Moniz de Carvalho ajoute que, dans son testament, Philippe ii avait recommandé à ses héritiers de ne jamais perdre la couronne du Portugal, car elle permettrait l’agrandissement de leurs États30. Les lecteurs français de l’époque peuvent noter la référence dissimulée au testament de Louis xiii, cassé à la demande de la régente l’année précédente afin d’obtenir d’amples pouvoirs pendant la minorité de Louis xiv. En l’absence d’un testament comme celui de Philippe ii, c’est la France qui demande à Anne d’Autriche de préserver le Portugal du joug du roi d’Espagne, son frère. L’auteur laisse sous-entendre que si la reine ne s’y plie pas, c’est parce qu’elle considère comme siens les biens de la maison d’Autriche, et comme ceux d’autrui les intérêts de la France. Sous un éloge de la politique d’assistance à la révolte portugaise on décèle un avertissement au gouvernement de la régente et de Mazarin, suggérant qu’une telle accusation pourrait être brandie par ses opposants si on venait à relativiser l’appui diplomatique au Portugal.
Dans les chapitres suivants, le secrétaire décrit l’alliance portugaise comme la plus favorable et la plus fiable parmi toutes celles dont jouit la France. Il présente les coûts causés aux Habsbourg par la guerre défensive du Portugal, et met en avant le rôle de la Restauration dans l’avancée des négociations de Münster et d’Osnabrück. En conclusion, Carvalho expose les raisons pour lesquelles le maintien de Jean iv paraît indispensable à la concrétisation d’une paix véritable, d’un accord capable de neutraliser une fois pour toutes l’ambition autrichienne31. L’origine de cette appréhension quant à la solidité du soutien français s’explique précisément par le déroulement des congrès de Westphalie, depuis laquelle les envoyés portugais exposent dans leurs lettres le risque d’un abandon de la France32. Toute la période est traversée par ces hésitations, dont témoigne l’édition de libelles en faveur des Habsbourg, dans lesquels on reproche à la délégation française de se servir du cas portugais pour empêcher la fin de la guerre33.

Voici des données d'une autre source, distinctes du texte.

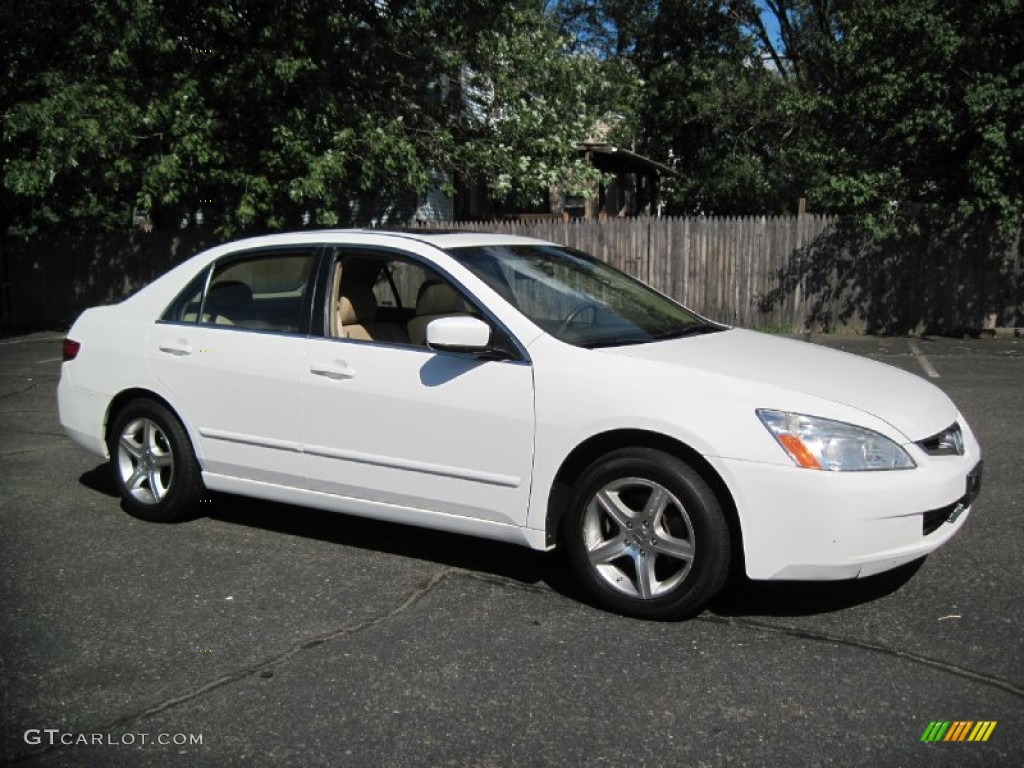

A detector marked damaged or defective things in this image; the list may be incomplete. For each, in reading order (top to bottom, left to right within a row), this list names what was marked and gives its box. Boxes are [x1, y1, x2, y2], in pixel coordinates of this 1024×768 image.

pavement crack [9, 565, 452, 765]
pavement crack [704, 618, 1024, 700]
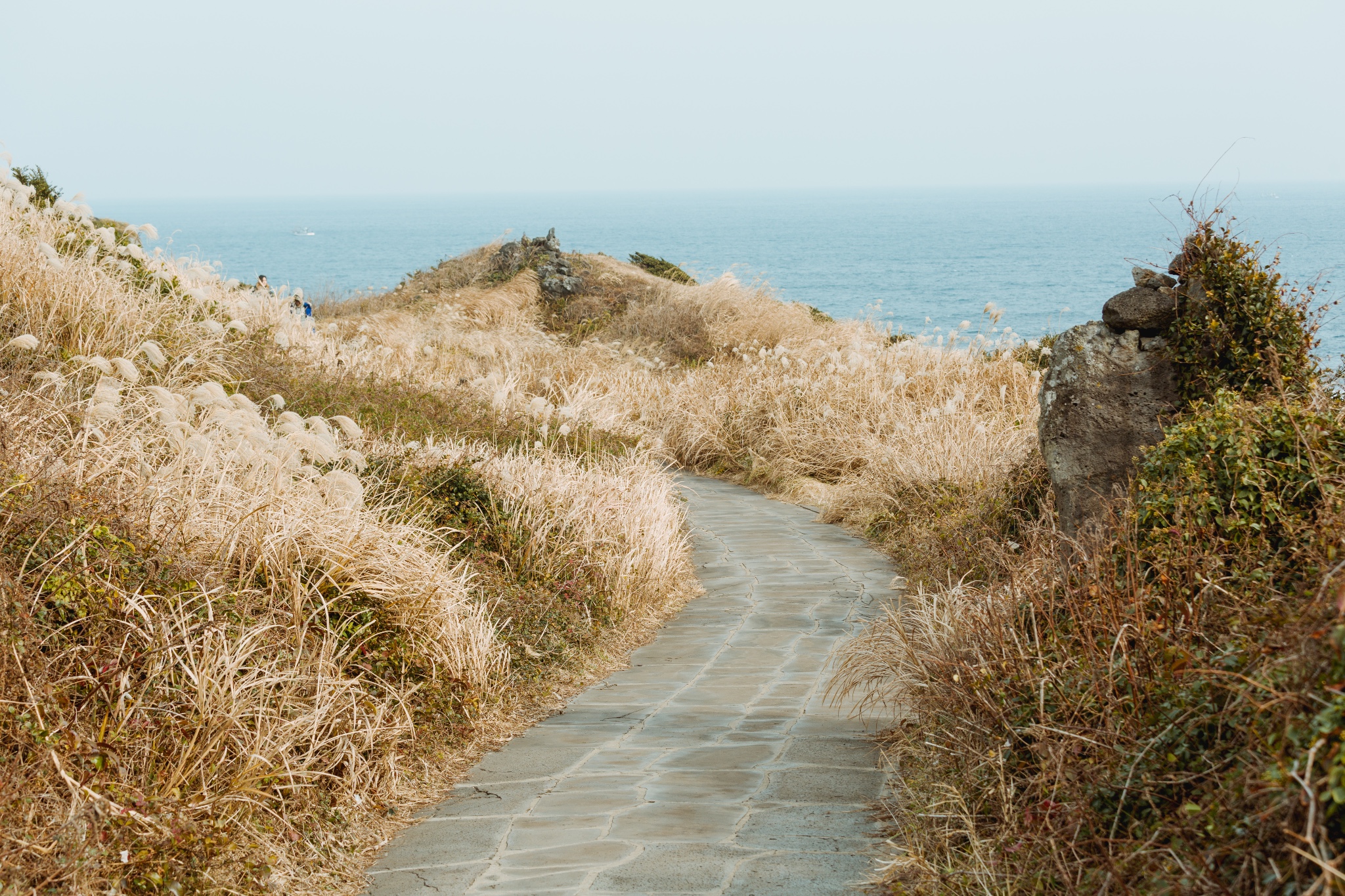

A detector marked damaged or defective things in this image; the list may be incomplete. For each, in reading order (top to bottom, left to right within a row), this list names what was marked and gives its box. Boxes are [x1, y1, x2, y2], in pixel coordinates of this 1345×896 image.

cracked pavement [363, 473, 898, 891]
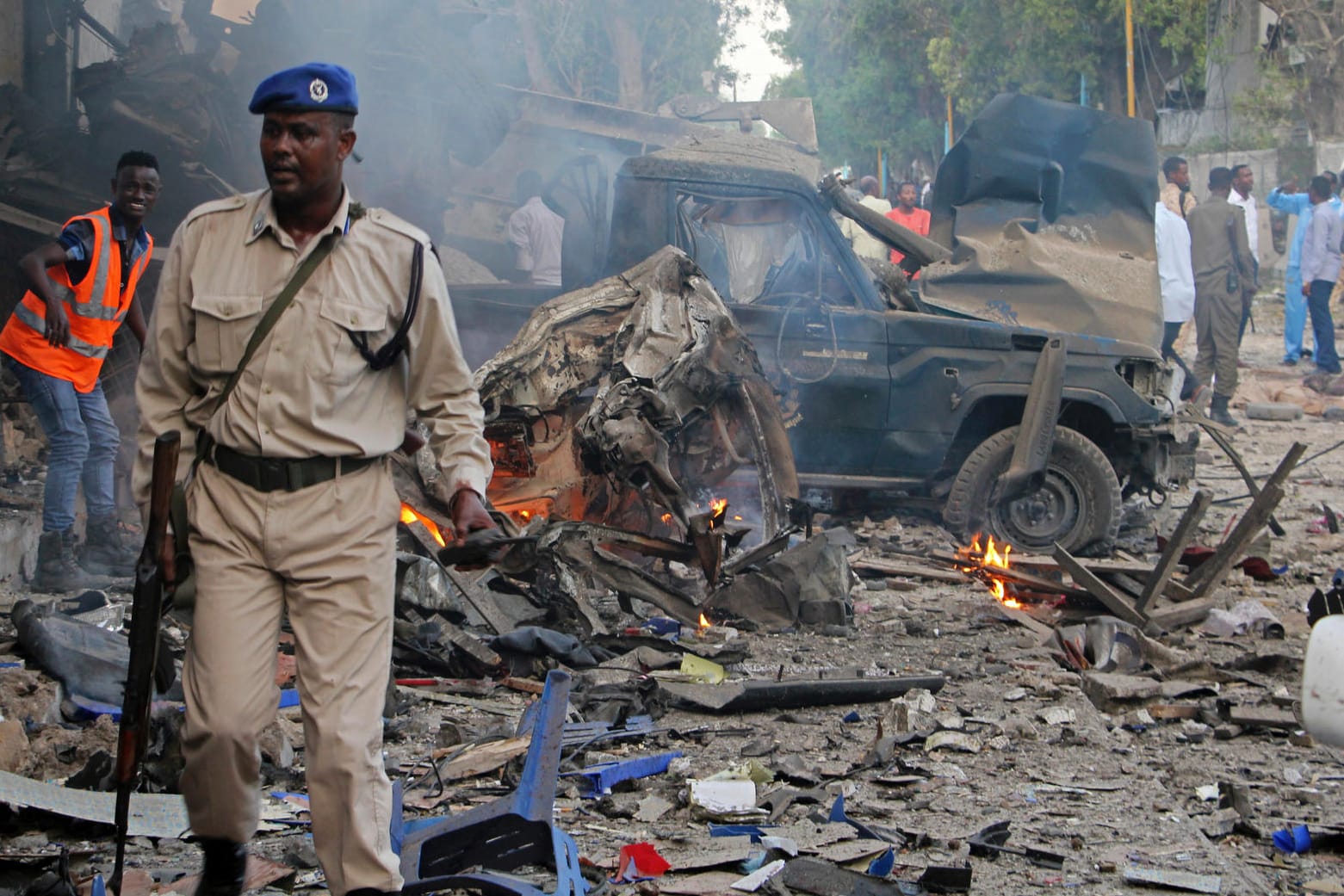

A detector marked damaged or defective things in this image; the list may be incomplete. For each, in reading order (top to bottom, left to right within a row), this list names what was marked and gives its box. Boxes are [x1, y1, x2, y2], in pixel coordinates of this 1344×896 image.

À partir de l646, avec le statut de résident diplomatique à Paris, Antonio Moniz de Carvalho intervient plus directement encore dans ce débat, et compose un nouvel opuscule, les Esfuerzos de la razon para ser Portugal incluido en la paz general de la chnstiandad, dédié cette fois à Vasco Luís da Gama lui-même qui, élevé au rang de marquis de Niza, venait d’arriver pour sa deuxième ambassade en France au début 1647. Publié dans le même format in-quarto que la Francia interessada, mais de moindre volume, et seulement accompagné de quelques bois ornementaux, l’ouvrage comportait des réflexions encore plus incisives à un moment de tensions accrues, et, selon toute apparence, n’a pas été soumis à la censure a priori. L’imprimeur parisien est resté anonyme (ill.3). Cette fois-ci, d’ailleurs, Carvalho ne se vantera pas de sa bonne diffusion. Au contraire, il déclare souvent, comme dans une lettre du 21 décembre 1646 à Mazarin, que le livre n’a pas été conçu pour le public mais uniquement pour l’information des ministres déjà dans le secret des affaires34. Jusque sur la page de titre, le résident insiste sur le caractère réservé de la publication, et soutient que cette réserve n’est pas contradictoire avec la démarche d’impression. D’après sa dédicace, le peu d’exemplaires édités, destinés seulement à des ministres supérieurs, sont restés en sa possession jusqu’à ce qu’il les soumette à l’ambassadeur35.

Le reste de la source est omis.